Retype each line of the material below verbatim, omitting the pictures.

**Records for the exercise**.
==*==

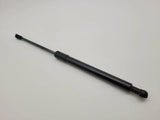Original BMW 3er (E90/E91/E92) Gasfeder Gasdruckfeder Dämpfer 51237060550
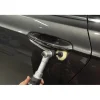 Rallonge pour polisseuse RUPES Ibrid Nano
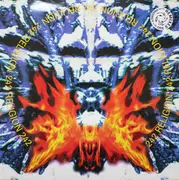 12inch Vinyl Single - Front 242 - Religion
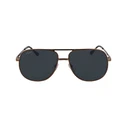 Ανδρικά Γυαλιά Ηλίου Lacoste L261SN-33 ? 55 mm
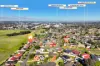 28 Carnarvon Street, Bow Bowing, NSW 2566-Image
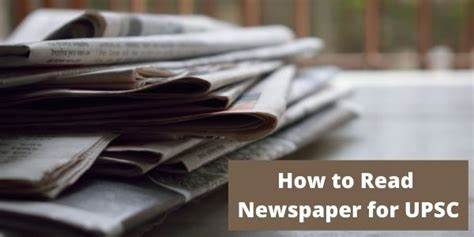 Ask HN: Is there way to to read News Fastly?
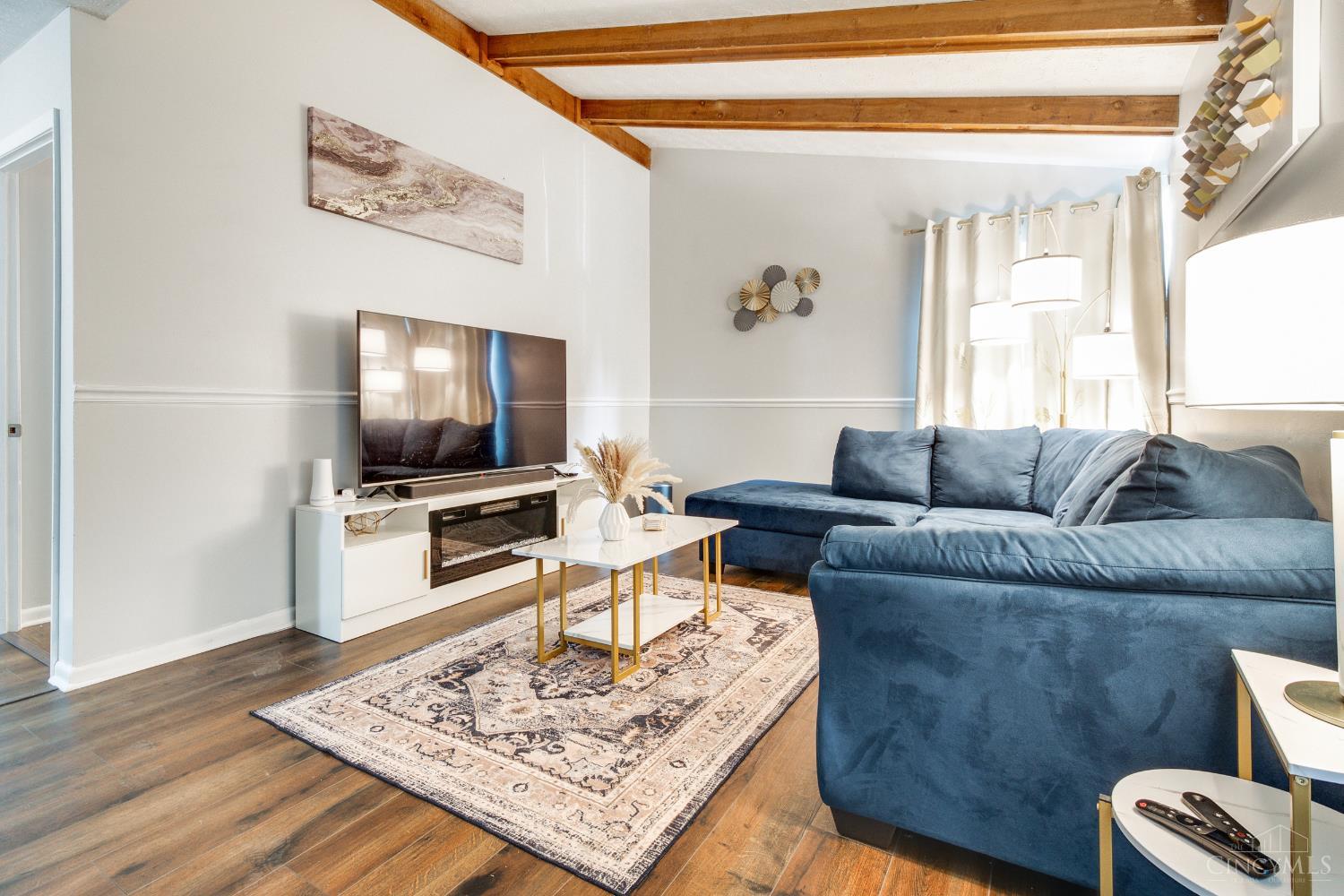 7178 Honeywood Court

==*==

**Solution for this exercise**.
Original BMW 3er (E90/E91/E92) Gasfeder Gasdruckfeder Dämpfer 51237060550
 Rallonge pour polisseuse RUPES Ibrid Nano
 12inch Vinyl Single - Front 242 - Religion
 Ανδρικά Γυαλιά Ηλίου Lacoste L261SN-33 ? 55 mm
 28 Carnarvon Street, Bow Bowing, NSW 2566-Image
 Ask HN: Is there way to to read News Fastly?
 7178 Honeywood Court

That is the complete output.